-------- Selected excerpt

As the Republican Party looks to appeal to an increasingly less white and more ethnically diverse electorate, Jindal appears uninterested in playing up his ethnic background as he considers a 2016 presidential bid.
“I think this whole thing is silly. I think the left is obsessed with race. I think that the reality is, one of the dumbest ways we divide people is by skin color,” Jindal said.
“I will give you permission in every picture you run of me, every story you run about me, you have my permission to put a disclaimer, to put a note that, I’m not white.”
Jindal’s parents immigrated to the United States from India in the early 1970s, some months before the second-term governor was born.
“We’re all Americans, and one of the great things — one of the great aspects of our country is that we’ve been a melting pot, it shouldn’t matter whether you came here five minutes ago or 100 years ago, we’re all Americans and that’s the important thing,” he said.
Jindal indicated he would make a final decision on whether to run for the White House some time in the next few months.
“My wife and I continue to think about it,” he said. “Who is the next president is not as important and what the next president does. We face serious challenges. I think this is an election that will be a serious election, not just about who can tell the best jokes or deliver the best speech.”
The Republicans bring additional diversity to the presidential field with Florida Sen. Marco Rubio, whose parents came to the U.S. from Cuba, Texas Sen. Ted Cruz, whose father also came from Cuba, and African-Americans Ben Carson, retired neurosurgeon, and businesswoman and 2010 California Senate candidate Carly Fiorina.

----------------
-------- Dataset entries

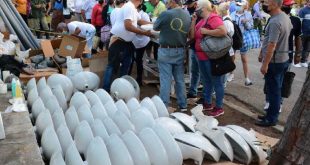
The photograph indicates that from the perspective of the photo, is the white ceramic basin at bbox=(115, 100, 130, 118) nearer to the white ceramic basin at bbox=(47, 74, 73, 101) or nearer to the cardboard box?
the white ceramic basin at bbox=(47, 74, 73, 101)

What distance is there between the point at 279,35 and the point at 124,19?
2.20m

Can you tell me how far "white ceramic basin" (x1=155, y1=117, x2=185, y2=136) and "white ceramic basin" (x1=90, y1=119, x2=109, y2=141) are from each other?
0.61 meters

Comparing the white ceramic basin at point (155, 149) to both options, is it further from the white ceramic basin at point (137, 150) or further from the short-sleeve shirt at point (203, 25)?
the short-sleeve shirt at point (203, 25)

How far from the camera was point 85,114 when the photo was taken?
434 cm

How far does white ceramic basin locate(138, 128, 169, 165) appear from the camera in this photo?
11.4 feet

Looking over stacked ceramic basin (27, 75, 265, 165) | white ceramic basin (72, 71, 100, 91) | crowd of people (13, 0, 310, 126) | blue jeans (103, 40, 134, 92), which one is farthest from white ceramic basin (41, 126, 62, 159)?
blue jeans (103, 40, 134, 92)

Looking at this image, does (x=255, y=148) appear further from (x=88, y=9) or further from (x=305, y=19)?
(x=88, y=9)

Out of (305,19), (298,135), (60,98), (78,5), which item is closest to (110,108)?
(60,98)

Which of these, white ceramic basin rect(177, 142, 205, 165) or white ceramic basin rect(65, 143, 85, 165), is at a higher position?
white ceramic basin rect(65, 143, 85, 165)

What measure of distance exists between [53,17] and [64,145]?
30.3 feet

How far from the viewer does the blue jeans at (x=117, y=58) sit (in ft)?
20.5

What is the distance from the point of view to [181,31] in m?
5.46

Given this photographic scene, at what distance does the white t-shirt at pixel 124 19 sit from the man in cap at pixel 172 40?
0.54 m

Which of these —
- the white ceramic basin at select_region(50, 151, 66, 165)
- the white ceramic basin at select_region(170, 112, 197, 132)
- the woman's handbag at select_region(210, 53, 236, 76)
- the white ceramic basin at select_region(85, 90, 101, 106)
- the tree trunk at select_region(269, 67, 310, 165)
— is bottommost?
the white ceramic basin at select_region(170, 112, 197, 132)
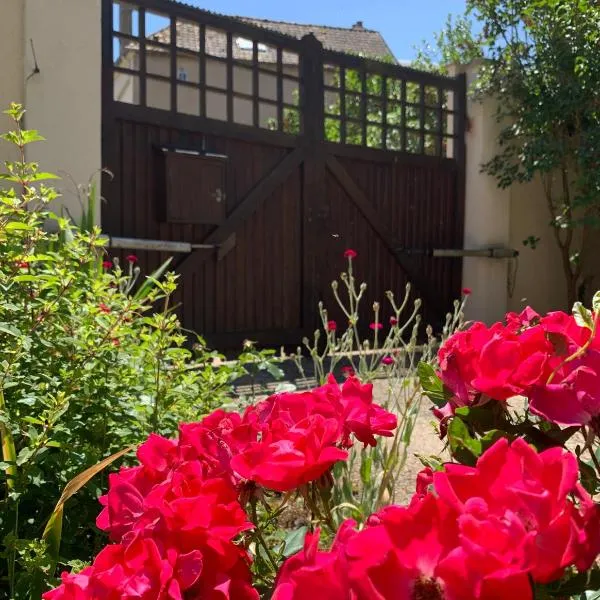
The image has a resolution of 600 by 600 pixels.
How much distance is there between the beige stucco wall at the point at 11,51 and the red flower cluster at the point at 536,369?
462cm

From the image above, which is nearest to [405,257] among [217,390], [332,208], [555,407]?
[332,208]

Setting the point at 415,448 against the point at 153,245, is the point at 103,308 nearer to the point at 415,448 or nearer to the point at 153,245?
the point at 415,448

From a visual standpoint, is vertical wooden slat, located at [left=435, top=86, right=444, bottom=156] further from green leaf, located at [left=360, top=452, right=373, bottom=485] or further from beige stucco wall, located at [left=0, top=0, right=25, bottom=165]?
green leaf, located at [left=360, top=452, right=373, bottom=485]

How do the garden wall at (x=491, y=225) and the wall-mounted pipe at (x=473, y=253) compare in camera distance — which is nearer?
the wall-mounted pipe at (x=473, y=253)

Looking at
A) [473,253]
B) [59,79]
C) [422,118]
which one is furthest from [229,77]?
[473,253]

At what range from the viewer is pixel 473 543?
46cm

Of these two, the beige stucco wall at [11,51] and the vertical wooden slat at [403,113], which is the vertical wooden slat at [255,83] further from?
the beige stucco wall at [11,51]

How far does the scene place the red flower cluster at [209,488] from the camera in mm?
576

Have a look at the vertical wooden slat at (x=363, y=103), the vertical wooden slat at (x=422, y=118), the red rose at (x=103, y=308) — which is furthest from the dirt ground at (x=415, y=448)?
the vertical wooden slat at (x=422, y=118)

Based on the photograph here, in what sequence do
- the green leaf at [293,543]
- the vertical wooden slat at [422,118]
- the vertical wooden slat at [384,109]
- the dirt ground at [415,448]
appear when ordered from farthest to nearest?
1. the vertical wooden slat at [422,118]
2. the vertical wooden slat at [384,109]
3. the dirt ground at [415,448]
4. the green leaf at [293,543]

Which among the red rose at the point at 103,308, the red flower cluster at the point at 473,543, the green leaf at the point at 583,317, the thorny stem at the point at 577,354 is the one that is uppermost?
the green leaf at the point at 583,317

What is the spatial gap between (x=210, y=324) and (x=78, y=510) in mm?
4175

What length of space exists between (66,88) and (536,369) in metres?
4.75

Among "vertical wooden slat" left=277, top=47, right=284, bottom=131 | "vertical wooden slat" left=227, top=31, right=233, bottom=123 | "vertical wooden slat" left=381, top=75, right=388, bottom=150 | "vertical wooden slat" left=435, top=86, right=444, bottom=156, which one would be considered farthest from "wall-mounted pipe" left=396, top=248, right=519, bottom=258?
"vertical wooden slat" left=227, top=31, right=233, bottom=123
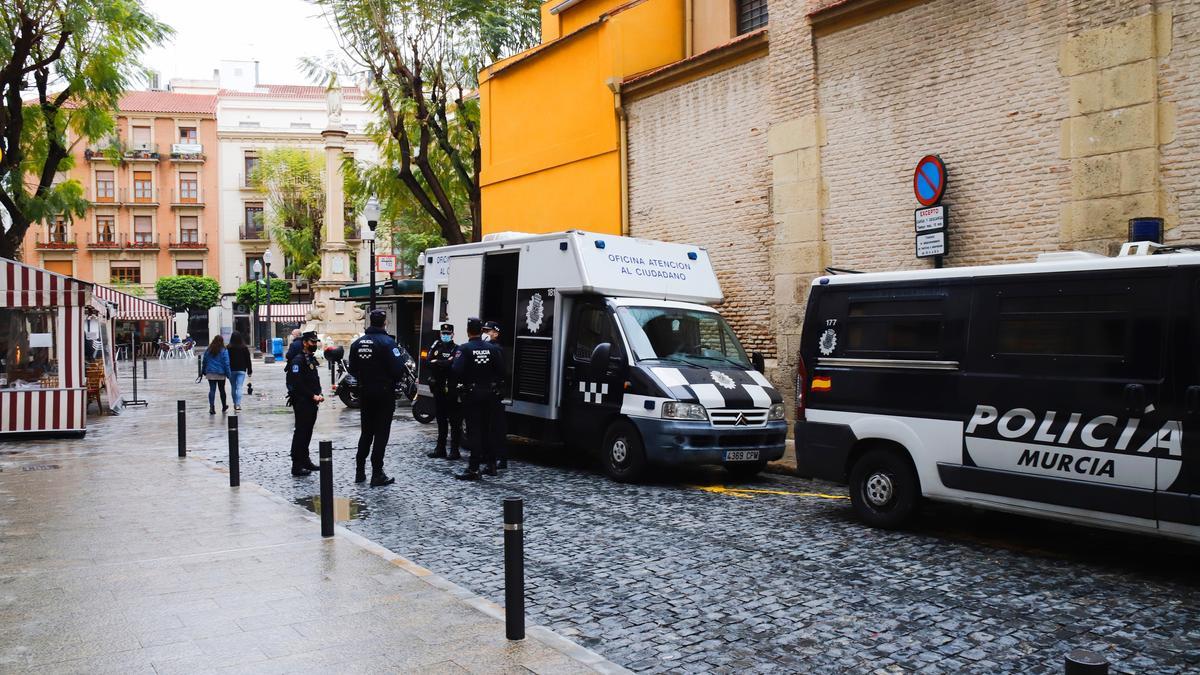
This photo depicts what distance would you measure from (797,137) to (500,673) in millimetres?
11378

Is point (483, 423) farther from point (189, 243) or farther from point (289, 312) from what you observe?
point (189, 243)

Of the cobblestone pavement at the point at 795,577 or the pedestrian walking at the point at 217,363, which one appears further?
the pedestrian walking at the point at 217,363

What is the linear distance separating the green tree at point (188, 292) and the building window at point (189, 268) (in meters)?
1.51

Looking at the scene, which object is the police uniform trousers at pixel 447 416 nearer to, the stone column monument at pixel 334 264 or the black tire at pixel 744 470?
the black tire at pixel 744 470

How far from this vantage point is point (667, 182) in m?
16.9

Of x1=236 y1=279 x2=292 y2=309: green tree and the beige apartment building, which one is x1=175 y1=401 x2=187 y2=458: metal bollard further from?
the beige apartment building

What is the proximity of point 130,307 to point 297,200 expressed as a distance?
126 ft

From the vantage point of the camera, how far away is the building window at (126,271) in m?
65.3

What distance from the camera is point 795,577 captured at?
655 centimetres

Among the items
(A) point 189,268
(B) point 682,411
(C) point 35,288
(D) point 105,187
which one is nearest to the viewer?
(B) point 682,411

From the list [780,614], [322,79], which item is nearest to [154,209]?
[322,79]

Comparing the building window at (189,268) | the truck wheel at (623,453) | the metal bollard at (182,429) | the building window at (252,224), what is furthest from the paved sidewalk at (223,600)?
the building window at (189,268)

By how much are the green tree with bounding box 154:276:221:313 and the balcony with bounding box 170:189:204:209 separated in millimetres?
5250

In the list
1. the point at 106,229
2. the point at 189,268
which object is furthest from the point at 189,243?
the point at 106,229
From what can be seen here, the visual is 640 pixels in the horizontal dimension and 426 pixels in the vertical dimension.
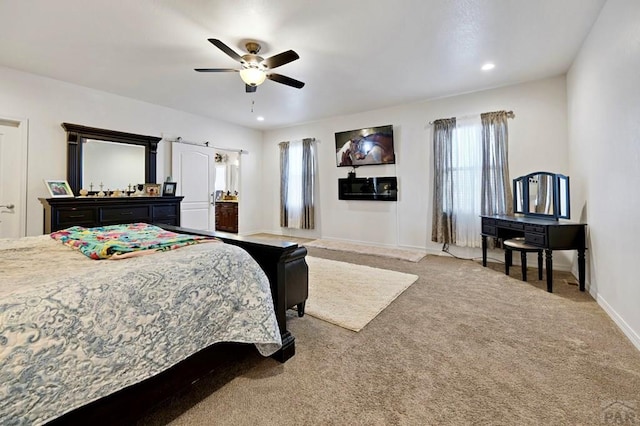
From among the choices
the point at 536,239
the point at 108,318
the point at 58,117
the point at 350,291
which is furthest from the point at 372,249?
the point at 58,117

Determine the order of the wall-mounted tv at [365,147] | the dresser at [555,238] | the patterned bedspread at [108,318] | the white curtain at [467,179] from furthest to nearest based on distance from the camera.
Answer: the wall-mounted tv at [365,147]
the white curtain at [467,179]
the dresser at [555,238]
the patterned bedspread at [108,318]

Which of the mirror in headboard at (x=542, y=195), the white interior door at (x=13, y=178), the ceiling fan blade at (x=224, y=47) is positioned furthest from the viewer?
the white interior door at (x=13, y=178)

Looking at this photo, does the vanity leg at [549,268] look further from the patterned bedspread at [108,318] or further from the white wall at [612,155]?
the patterned bedspread at [108,318]

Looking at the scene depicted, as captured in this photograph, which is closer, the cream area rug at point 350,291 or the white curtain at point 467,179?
the cream area rug at point 350,291

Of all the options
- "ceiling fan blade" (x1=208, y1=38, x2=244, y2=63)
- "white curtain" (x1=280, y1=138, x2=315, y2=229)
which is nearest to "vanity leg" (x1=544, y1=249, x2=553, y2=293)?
"ceiling fan blade" (x1=208, y1=38, x2=244, y2=63)

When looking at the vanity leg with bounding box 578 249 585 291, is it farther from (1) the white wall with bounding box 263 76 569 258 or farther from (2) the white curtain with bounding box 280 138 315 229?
(2) the white curtain with bounding box 280 138 315 229

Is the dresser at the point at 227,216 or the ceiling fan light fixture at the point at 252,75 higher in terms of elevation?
the ceiling fan light fixture at the point at 252,75

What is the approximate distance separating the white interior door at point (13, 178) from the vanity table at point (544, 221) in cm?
622

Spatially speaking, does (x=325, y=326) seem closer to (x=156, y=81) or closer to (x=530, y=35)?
(x=530, y=35)

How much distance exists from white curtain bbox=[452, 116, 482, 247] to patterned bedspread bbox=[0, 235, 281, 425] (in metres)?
3.79

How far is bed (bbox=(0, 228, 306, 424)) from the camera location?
877 millimetres

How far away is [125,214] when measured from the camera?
13.3ft

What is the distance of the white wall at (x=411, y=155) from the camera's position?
3779mm

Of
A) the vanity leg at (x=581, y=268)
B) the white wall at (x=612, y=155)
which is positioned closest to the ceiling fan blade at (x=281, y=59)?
the white wall at (x=612, y=155)
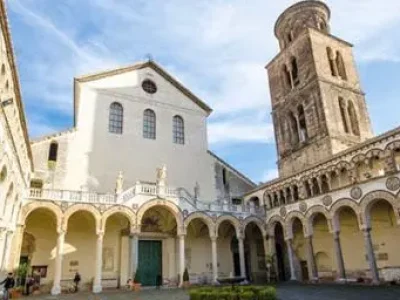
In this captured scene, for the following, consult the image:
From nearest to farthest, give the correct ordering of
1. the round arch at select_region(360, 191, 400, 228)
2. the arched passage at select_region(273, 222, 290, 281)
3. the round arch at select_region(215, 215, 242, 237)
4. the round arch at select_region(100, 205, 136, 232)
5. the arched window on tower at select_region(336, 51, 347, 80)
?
the round arch at select_region(360, 191, 400, 228)
the round arch at select_region(100, 205, 136, 232)
the round arch at select_region(215, 215, 242, 237)
the arched passage at select_region(273, 222, 290, 281)
the arched window on tower at select_region(336, 51, 347, 80)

----------------

◆ Complete the following:
• a. Answer these from the Jindal excerpt, one per line:
(i) From which country did Jindal's parents immigrate, and in what period?
(ii) With whom does Jindal say he continues to think about a presidential run?
(iii) From which country did Marco Rubio's parents come to the U.S.?
• b. List every person besides Jindal whom the Jindal excerpt names as adding diversity to the Republican presidential field.

◆ Solution set:
• a.
(i) India, in the early 1970s
(ii) His wife
(iii) Cuba

• b.
Marco Rubio
Ted Cruz
Ben Carson
Carly Fiorina